Repenser le périmètre des garanties pour préserver l’essentiel
Au-delà des équipements, le débat s’élargit au contenu du contrat responsable, qui fixe aujourd’hui un certain nombre d’obligations de remboursement pour les complémentaires santé bénéficiant d’avantages fiscaux. Les acteurs mutualistes proposent d’en redéfinir les contours afin de mieux concentrer les efforts sur les soins dits « essentiels ».
Cette redéfinition pourrait conduire à revoir à la baisse certains niveaux de remboursement, notamment pour les montures de lunettes, aujourd’hui plafonnés à 100 euros. L’objectif de cette démarche est double : alléger les contraintes qui pèsent sur les organismes complémentaires, tout en limitant les hausses de cotisation pour les assurés.
Une réponse à une dynamique structurelle de hausse des dépenses
Entre 2019 et 2023, les dépenses courantes de santé ont progressé de 20 % en France, selon les données de la Direction de la recherche, des études, de l’évaluation et des statistiques (DREES). Elles représentent aujourd’hui 11,5 % du produit intérieur brut. Cette dynamique, largement portée par les innovations technologiques, le vieillissement de la population et la généralisation de certaines couvertures, fragilise les équilibres économiques des financeurs.
Dans ce contexte, les mutuelles affirment leur volonté de participer à l’effort collectif pour garantir un système de santé pérenne. Le recentrage des remboursements ne vise pas à réduire l’accès aux soins, mais à éviter une dérive des dépenses sur des postes jugés secondaires, afin de préserver ceux qui répondent à des besoins prioritaires.
Une coordination attendue avec les autres acteurs du secteur
La Mutualité Française n’est pas seule à porter ces orientations. Les assureurs privés, qui couvrent une part importante du marché des lunettes notamment, partagent en grande partie ce diagnostic. Une concertation est en cours pour définir des propositions communes qui pourraient être soumises au gouvernement dans les prochaines semaines.
L’exécutif, de son côté, devra arbitrer entre les impératifs de soutenabilité financière et les principes d’universalité et de solidarité qui fondent le modèle français. La place des complémentaires santé dans cette architecture mérite d’être clarifiée, notamment en ce qui concerne leur rôle dans la couverture des soins du quotidien.

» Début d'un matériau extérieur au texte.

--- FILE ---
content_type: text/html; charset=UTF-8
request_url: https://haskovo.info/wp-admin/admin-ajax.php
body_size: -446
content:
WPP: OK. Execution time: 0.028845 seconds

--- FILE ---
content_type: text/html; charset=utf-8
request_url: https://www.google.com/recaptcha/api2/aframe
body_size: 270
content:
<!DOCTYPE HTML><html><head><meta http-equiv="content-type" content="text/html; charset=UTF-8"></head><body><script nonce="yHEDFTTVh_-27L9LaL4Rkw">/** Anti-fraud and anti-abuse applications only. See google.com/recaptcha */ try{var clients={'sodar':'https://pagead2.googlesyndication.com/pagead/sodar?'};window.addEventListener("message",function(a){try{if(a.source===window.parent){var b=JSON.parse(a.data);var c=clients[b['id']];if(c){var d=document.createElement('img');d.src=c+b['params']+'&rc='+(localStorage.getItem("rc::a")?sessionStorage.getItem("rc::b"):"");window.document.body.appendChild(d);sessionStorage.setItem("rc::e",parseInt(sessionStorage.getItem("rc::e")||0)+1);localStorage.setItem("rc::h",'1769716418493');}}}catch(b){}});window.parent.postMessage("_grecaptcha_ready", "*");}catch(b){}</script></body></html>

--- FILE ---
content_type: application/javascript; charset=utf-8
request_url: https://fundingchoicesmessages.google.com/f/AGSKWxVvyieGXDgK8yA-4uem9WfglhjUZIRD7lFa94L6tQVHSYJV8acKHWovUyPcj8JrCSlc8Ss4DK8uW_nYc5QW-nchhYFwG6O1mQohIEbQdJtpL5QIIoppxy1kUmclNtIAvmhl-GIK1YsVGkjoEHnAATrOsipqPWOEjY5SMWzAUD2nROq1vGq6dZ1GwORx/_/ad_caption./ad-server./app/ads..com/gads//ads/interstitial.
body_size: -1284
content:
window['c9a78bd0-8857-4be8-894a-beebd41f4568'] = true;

Quels impacts pour les assurés et les professionnels ?
Pour les assurés, un allongement des délais de remboursement pourrait signifier une plus grande vigilance dans le choix du moment pour renouveler ses lunettes ou ses audioprothèses. Dans certains cas, cela pourrait représenter un reste à charge temporaire ou une adaptation dans le suivi visuel ou auditif.
Du côté des professionnels de santé, ces propositions suscitent des réactions contrastées. Si certains reconnaissent la nécessité d’une régulation, d’autres redoutent une baisse d’activité et une moindre fréquence de renouvellement, notamment dans le secteur des lunettes. Ces ajustements pourraient avoir des conséquences économiques pour les structures les plus fragiles.
Ce projet de révision des modalités de remboursement intervient à un moment où le système de santé français est soumis à de nombreuses tensions : sous-financement de l’hôpital, accès inégal aux soins, pénurie de professionnels dans certaines zones, et croissance des maladies chroniques. Dans ce contexte, les mutuelles cherchent à redéfinir leur périmètre d’intervention, dans un esprit de complémentarité avec l’assurance maladie obligatoire.